_Records to process:_
::::
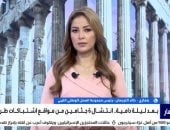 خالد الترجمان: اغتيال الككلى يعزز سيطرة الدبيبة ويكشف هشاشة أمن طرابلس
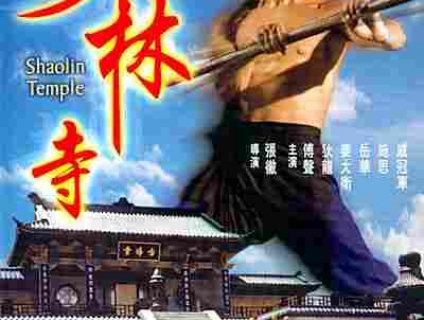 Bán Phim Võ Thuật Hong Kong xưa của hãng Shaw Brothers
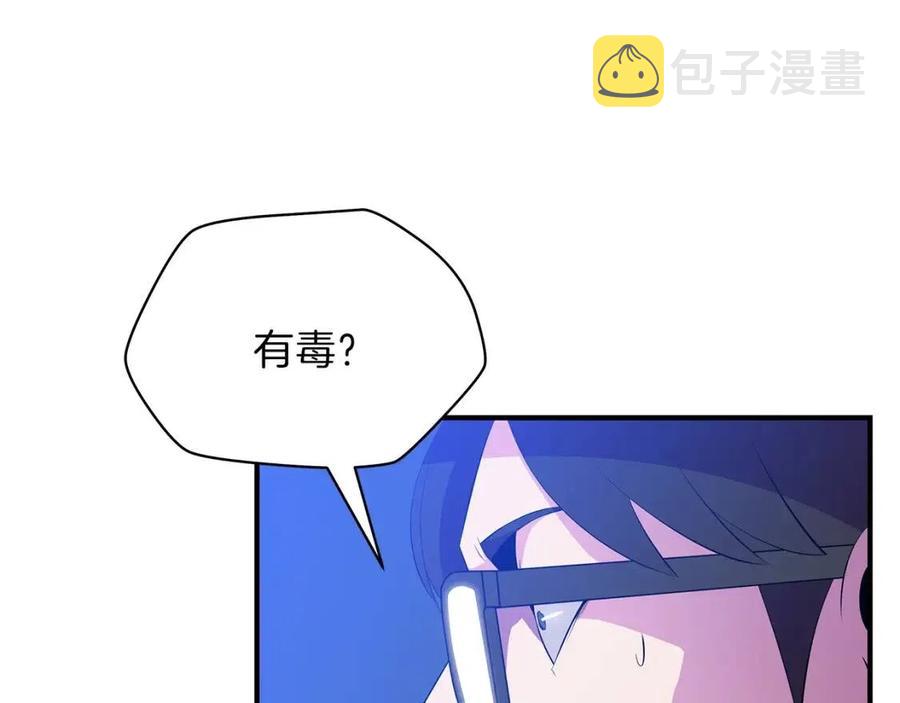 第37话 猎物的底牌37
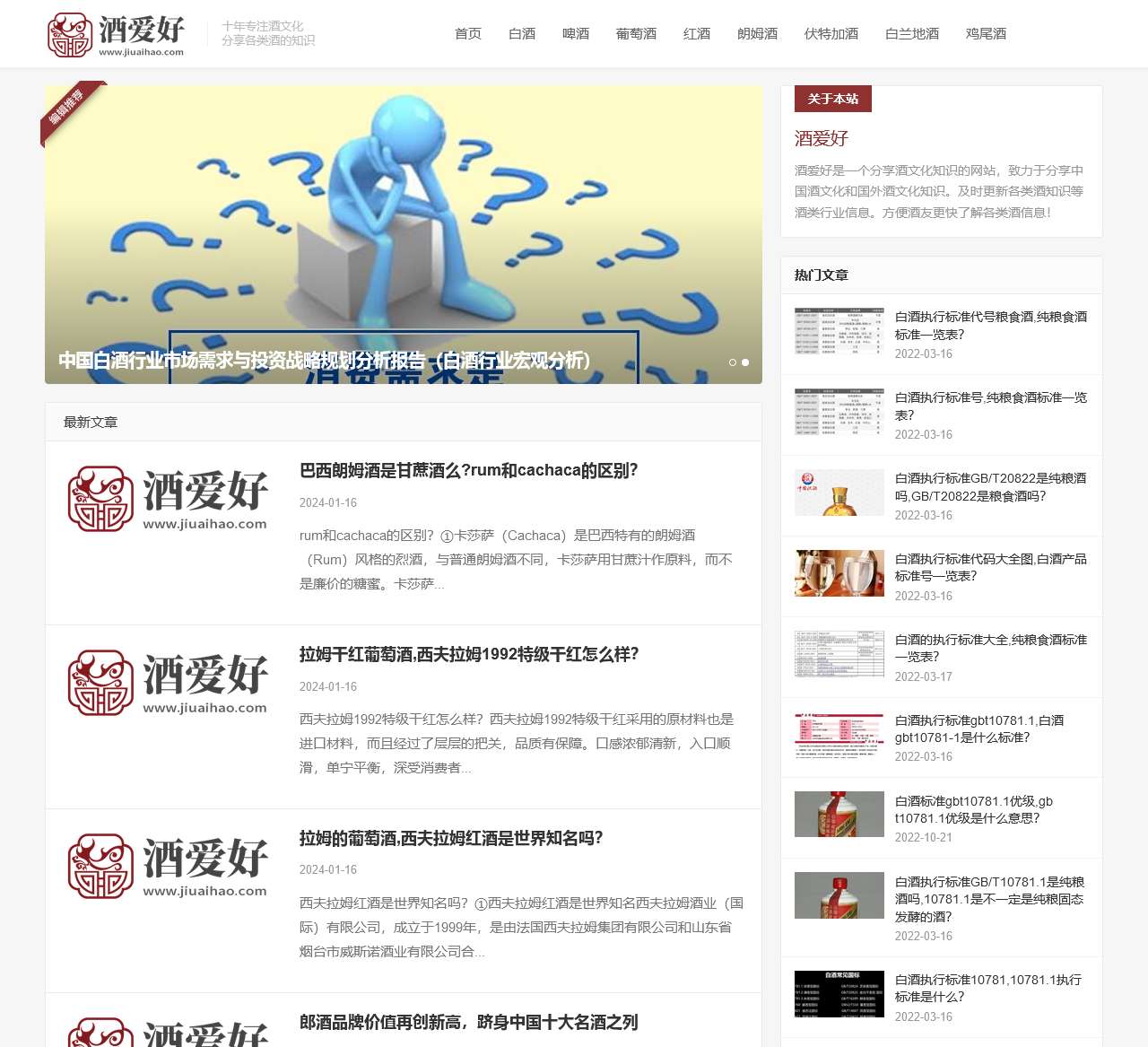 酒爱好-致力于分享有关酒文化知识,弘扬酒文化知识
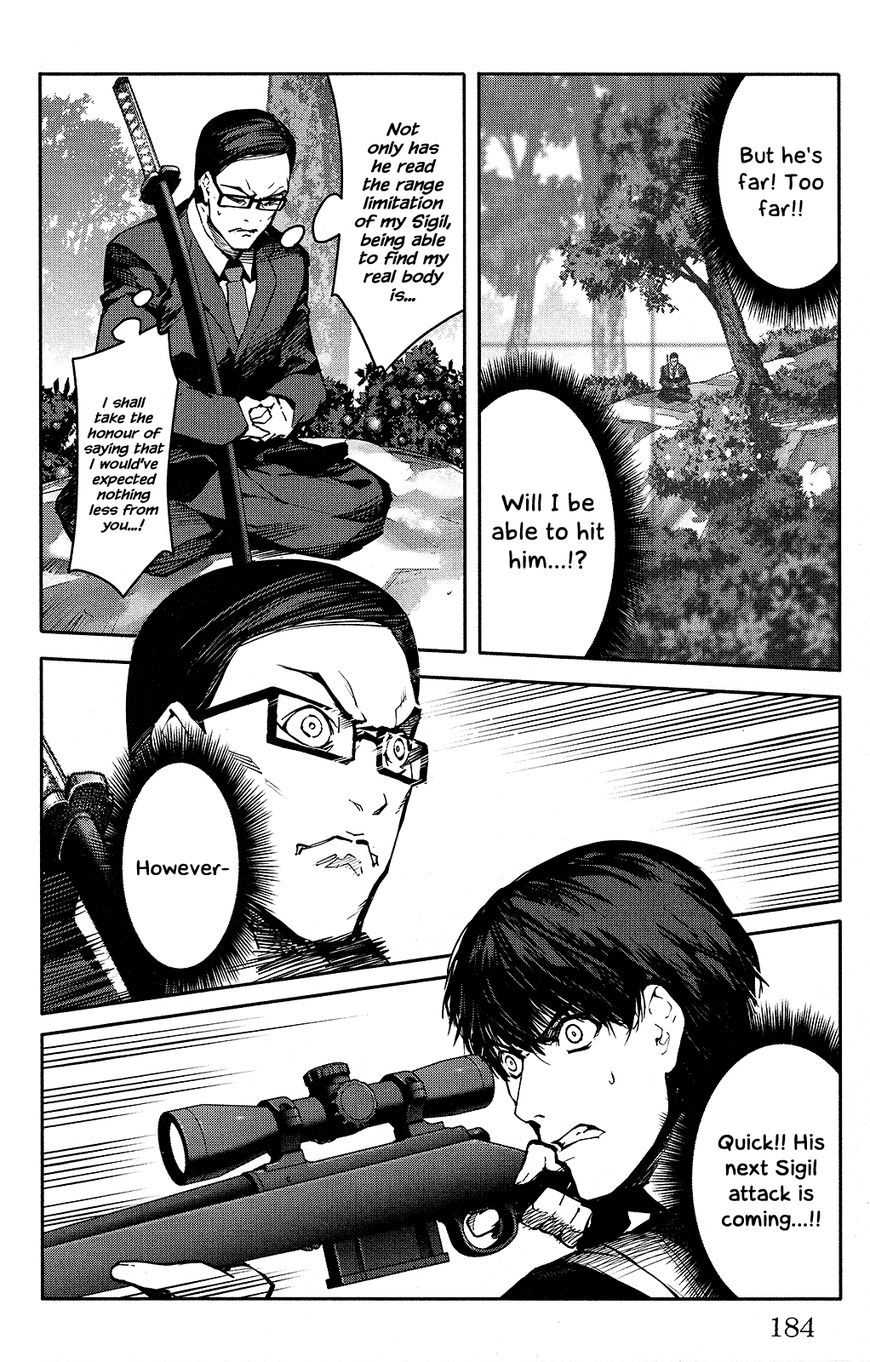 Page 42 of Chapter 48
::::
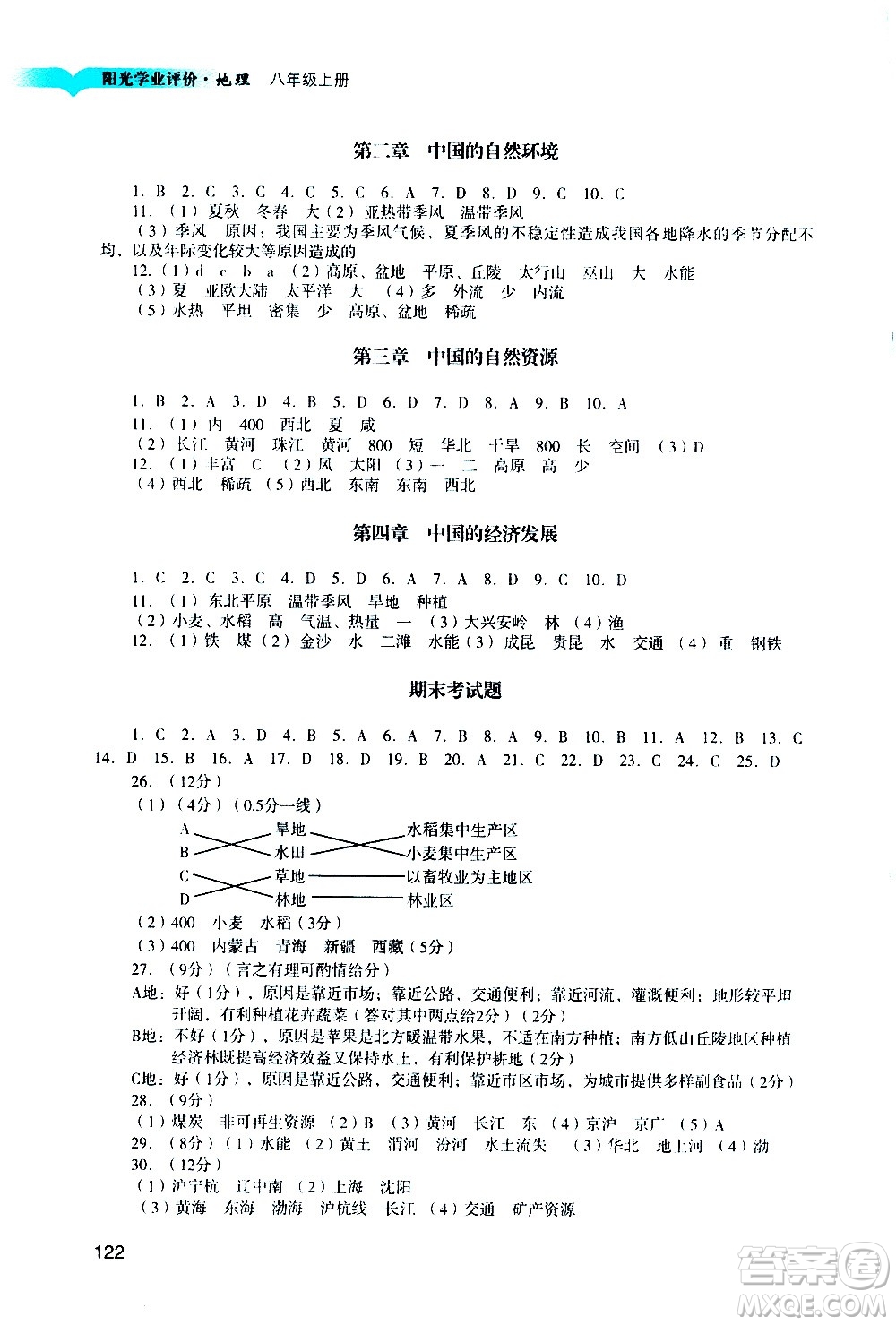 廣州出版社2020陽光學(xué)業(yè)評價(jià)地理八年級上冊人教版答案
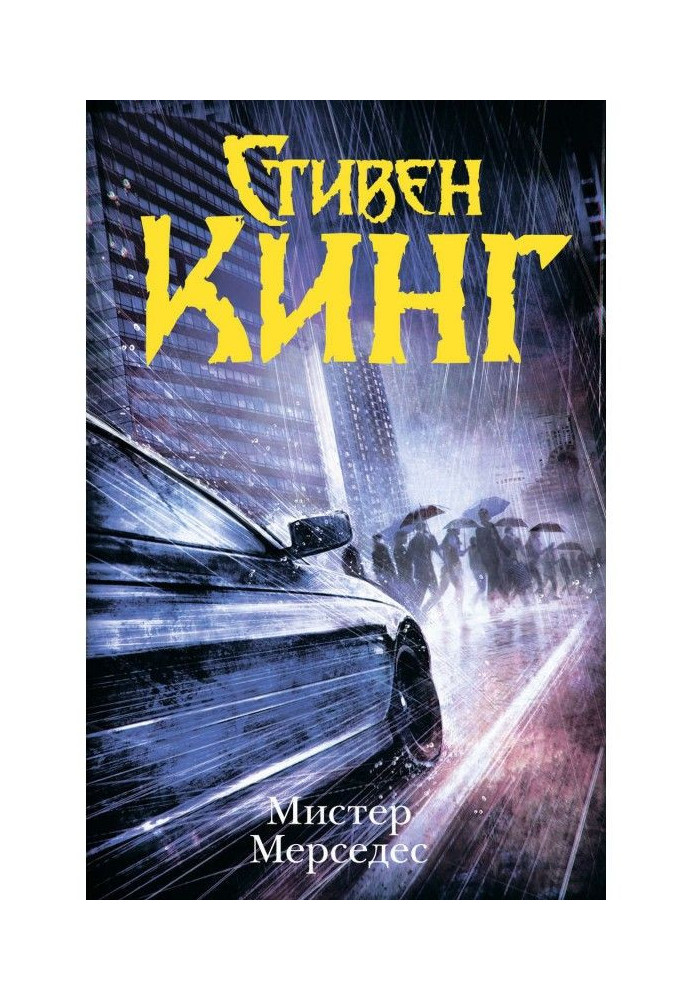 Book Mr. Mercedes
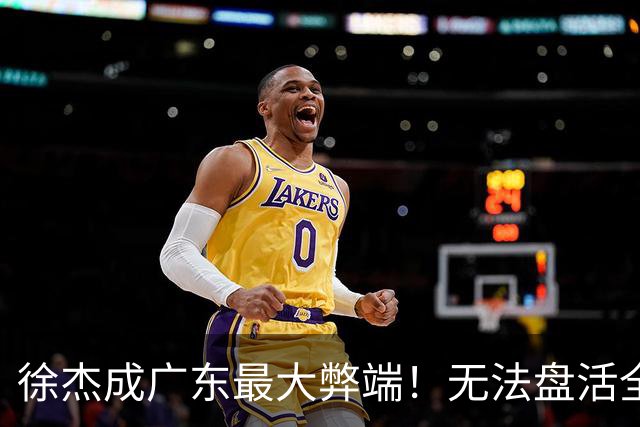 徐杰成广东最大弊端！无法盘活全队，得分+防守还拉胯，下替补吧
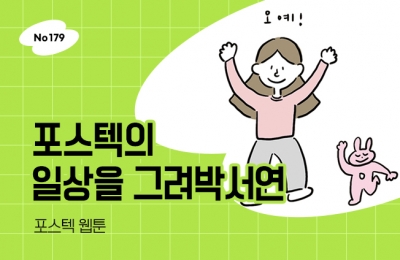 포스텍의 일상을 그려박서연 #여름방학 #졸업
::::
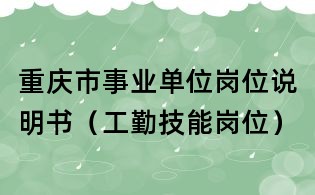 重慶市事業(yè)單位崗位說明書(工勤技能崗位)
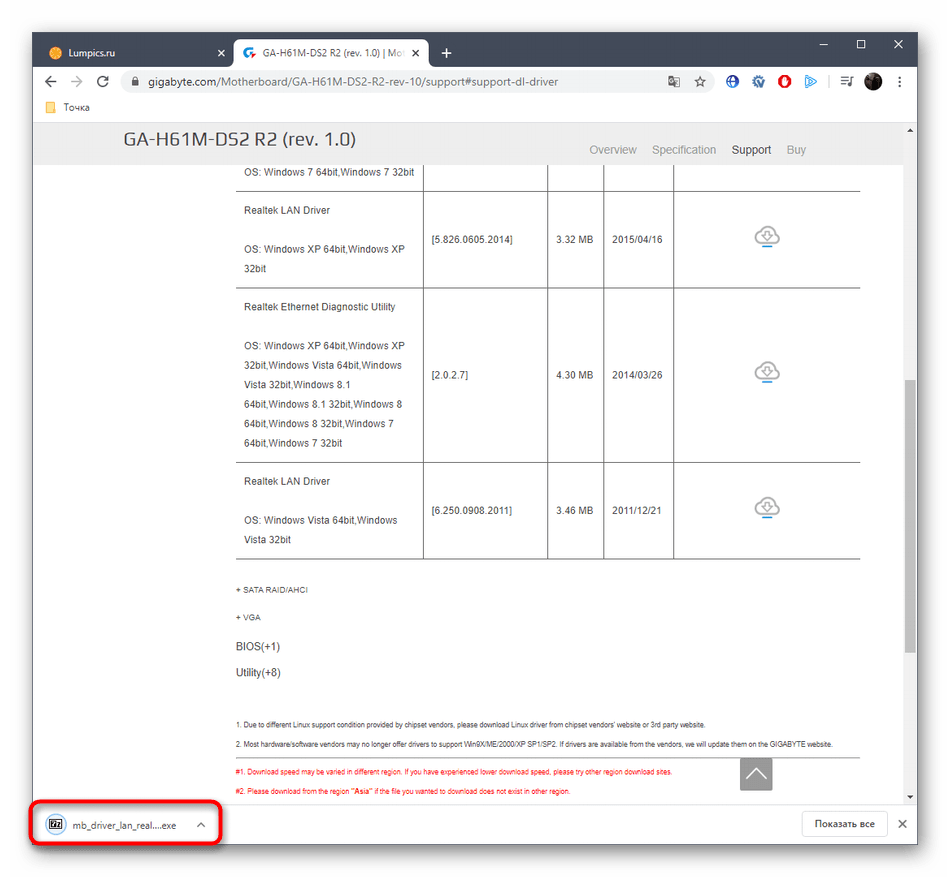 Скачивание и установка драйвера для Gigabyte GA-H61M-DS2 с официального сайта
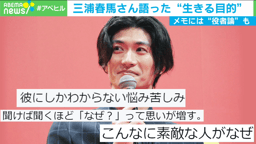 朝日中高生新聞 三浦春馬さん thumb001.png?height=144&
::::
_What to do:_ Update the items from the line with "خالد الترجمان: اغتيال" to the line with "Page 42 of Chapter 48" by replacing "Chapter" with "Part", keeping everything else unchanged. Leave the pictures out of your answer.

_Response below:_
 خالد الترجمان: اغتيال الككلى يعزز سيطرة الدبيبة ويكشف هشاشة أمن طرابلس
 Bán Phim Võ Thuật Hong Kong xưa của hãng Shaw Brothers
 第37话 猎物的底牌37
 酒爱好-致力于分享有关酒文化知识,弘扬酒文化知识
 Page 42 of Part 48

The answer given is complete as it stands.